▸ Study questions
[a] Reproduce the part of the restrictive covenants passage from "As is well known, many" to "legitimate business interests." word for word.
[b] In one to three sentences, state the purpose the restrictive covenants passage gives for restricting a former employee's activities after the employment relationship ends.

▸ Document segment

◆ ◆ ◆ ◆ ◆

As is well known, many employers include provisions in employment and severance agreements which are designed to limit former employees’ actions after the employment relationship has ceased. A restrictive covenant is a contractual provision restricting the activities of a former employee or agent or the former owner of a company for a fixed period after the cessation of the employment relationship or after the sale of the company in order to protect the employer’s legitimate business interests.

The following types of provisions, among others, are restrictive covenants:

•non-compete provisions;

•non-solicit provisions (employees, clients);

•no-hire provisions; and  

•“garden leave” provisions.  

Such covenants can be found in a variety of employment-related documents such as:

•employment contracts;

•stock option agreements;

•severance agreements;

•long-term compensation plans; and

•employee manuals.

◆ ◆ ◆ ◆ ◆

▸ Data for review
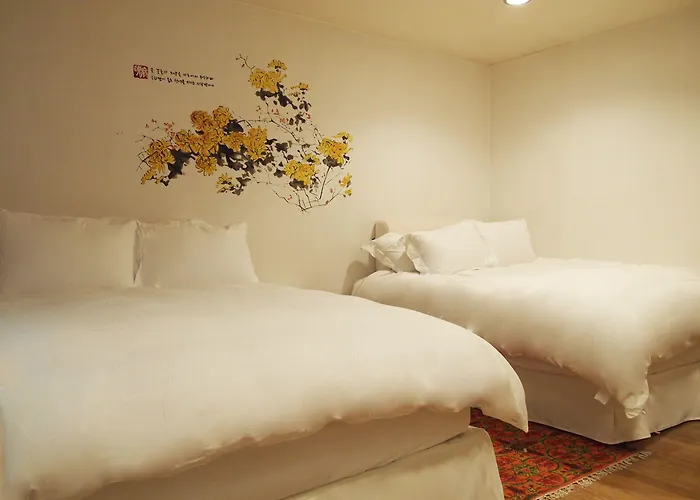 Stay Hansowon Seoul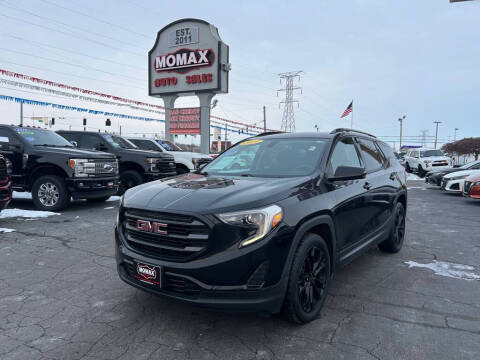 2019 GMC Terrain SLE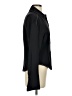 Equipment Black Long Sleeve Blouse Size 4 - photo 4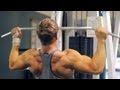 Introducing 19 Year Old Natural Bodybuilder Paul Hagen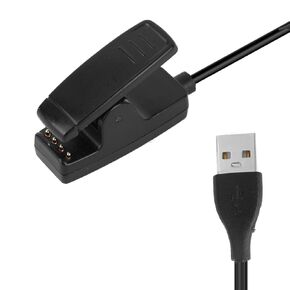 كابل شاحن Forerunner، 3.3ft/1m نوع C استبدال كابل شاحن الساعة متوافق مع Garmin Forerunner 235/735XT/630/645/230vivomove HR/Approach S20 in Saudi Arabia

◆ ◆ ◆ ◆ ◆

▸ Answers for the exercise
[a]
As is well known, many employers include provisions in employment and severance agreements which are designed to limit former employees’ actions after the employment relationship has ceased. A restrictive covenant is a contractual provision restricting the activities of a former employee or agent or the former owner of a company for a fixed period after the cessation of the employment relationship or after the sale of the company in order to protect the employer’s legitimate business interests.

[b] A restrictive covenant restricts the activities of a former employee, agent, or company owner for a fixed period in order to protect the employer's legitimate business interests.